Two years later, in 1659, his brother Aurangzeb, who was a strict Muslim, had him executed under Sharia law as an apostate from Islam. This may have been a pretext, because Aurangzeb ascended the throne after Shikoh's execution.[20]
In 1775, the French scholar Anquetil Duperron received a manuscript of part of the Upanishads from M. Gentil, who resided at the court of Shula ud daula. Duperron requested the remaining part and then collated the two, translating them into French and Latin. The French version was never published but the Latin translation was published in 1801. The Latinized title was Oupnek'hat.

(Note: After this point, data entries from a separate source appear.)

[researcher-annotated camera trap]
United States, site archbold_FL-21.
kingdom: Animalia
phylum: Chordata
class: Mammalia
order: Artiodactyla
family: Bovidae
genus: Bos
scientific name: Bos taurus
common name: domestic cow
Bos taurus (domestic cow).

The German philosopher Schopenhauer read the Latin translation and extravagantly [21] praised it in his main work, The World as Will and Representation, which was published in 1819, as well as in his Parerga and Paralipomena,[22] (1851). He found that the Upanishads accorded with his own philosophy, which taught that the individual is a manifestation of the one basis of reality. For Schopenhauer, that fundamentally real underlying unity is what we know in ourselves as "will."
German philosopher Friedrich Wilhelm Joseph Schelling praised the mystical and spiritual aspects of the Upanishads. Schelling and other members of the German Idealist group were dissatisfied with Christianity (as propagated by churches) and became fascinated with the Vedas and the Upanishads. Similarly–minded English and European writers, such as Thomas Carlyle, Victor Cousin, Samuel Taylor Coleridge, and Mme. de Staël, claimed to find deep wisdom in these non–Western writings.
In the United States, the group known as the Transcendentalists were influenced by Schelling's German Idealists. These Americans, such as Emerson and Thoreau, were not satisfied with traditional Christian mythology and therefore embraced Schelling's interpretation of Kant's Transcendental idealism, as well as his celebration of the romantic, exotic, mystical aspect of the Upanishads. As a result of the influence of these writers, the Upanishads gained renown in Western countries.
Erwin Schrodinger—the great quantum physicist said "The multiplicity is only apparent. This is the doctrine of the Upanishads. And not of the Upanishads only. The mystical experience of the union with God regularly leads to this view, unless strong prejudices stand in the West."
The Upanishadic thinkers came to consider change as a mere illusion, because it could not be reconciled with a permanent and homogeneous reality. They were therefore led to a complete denial of plurality.[23] According to David Kalupahana, "Although the search for an essential unity of things was crowned with success, philosophy suffered a severe setback as a result of this transcendentalism."[24] Paul Deussen wrote on this unity: "This unity excluded all plurality, and therefore, all proximity in space, all succession in time, all interdependence as cause and effect, and all opposition as subject and object."[25] According to Kalupahana, "Reality was considered to be beyond space, time, change, and therefore causality. Change is a mere matter of words, nothing but a name (vaacaarambhanam vikaro naamadheyam). After this, metaphysical speculation took the upper hand, and any serious attempt to give a rational explanation of the things of experience is lacking in the Upanishads."[24]
Dalit activist and Buddhist convert Bhimrao Ambedkar contended that the philosophy of the Upanishads "turned out to be most ineffective and inconsequential piece of speculation with no effect on the moral and social order of the Hindus."[26]